### Exercise data:
○ ○ ○ ○
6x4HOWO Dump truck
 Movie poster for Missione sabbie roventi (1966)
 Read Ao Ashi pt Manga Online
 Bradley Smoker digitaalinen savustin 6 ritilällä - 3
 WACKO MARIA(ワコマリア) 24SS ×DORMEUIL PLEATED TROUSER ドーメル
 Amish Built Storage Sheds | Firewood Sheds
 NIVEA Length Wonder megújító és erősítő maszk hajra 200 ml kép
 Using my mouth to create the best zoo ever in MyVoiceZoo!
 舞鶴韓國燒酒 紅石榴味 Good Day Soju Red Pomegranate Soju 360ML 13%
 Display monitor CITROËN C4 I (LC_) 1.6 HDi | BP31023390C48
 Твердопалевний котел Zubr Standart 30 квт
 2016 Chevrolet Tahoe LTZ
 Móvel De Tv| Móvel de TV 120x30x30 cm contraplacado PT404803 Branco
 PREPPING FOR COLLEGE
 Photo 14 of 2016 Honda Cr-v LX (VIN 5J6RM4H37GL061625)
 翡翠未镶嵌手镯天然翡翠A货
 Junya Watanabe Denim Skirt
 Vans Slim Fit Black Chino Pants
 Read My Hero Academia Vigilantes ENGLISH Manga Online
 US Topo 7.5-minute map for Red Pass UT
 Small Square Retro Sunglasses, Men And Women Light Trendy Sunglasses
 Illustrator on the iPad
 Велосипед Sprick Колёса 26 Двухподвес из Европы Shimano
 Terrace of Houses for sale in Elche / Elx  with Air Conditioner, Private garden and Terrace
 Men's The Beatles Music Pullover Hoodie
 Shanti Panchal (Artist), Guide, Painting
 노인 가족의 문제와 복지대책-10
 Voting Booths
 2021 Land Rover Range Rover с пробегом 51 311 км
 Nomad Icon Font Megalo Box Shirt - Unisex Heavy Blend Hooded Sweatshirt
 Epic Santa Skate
○ ○ ○ ○
### Work instructions:
All lines from the one that has "US Topo 7.5-minute map for Red Pass UT" through the end of the material above should be returned exactly; omit the rest.

### Answer to the problem:
 US Topo 7.5-minute map for Red Pass UT
 Small Square Retro Sunglasses, Men And Women Light Trendy Sunglasses
 Illustrator on the iPad
 Велосипед Sprick Колёса 26 Двухподвес из Европы Shimano
 Terrace of Houses for sale in Elche / Elx  with Air Conditioner, Private garden and Terrace
 Men's The Beatles Music Pullover Hoodie
 Shanti Panchal (Artist), Guide, Painting
 노인 가족의 문제와 복지대책-10
 Voting Booths
 2021 Land Rover Range Rover с пробегом 51 311 км
 Nomad Icon Font Megalo Box Shirt - Unisex Heavy Blend Hooded Sweatshirt
 Epic Santa Skate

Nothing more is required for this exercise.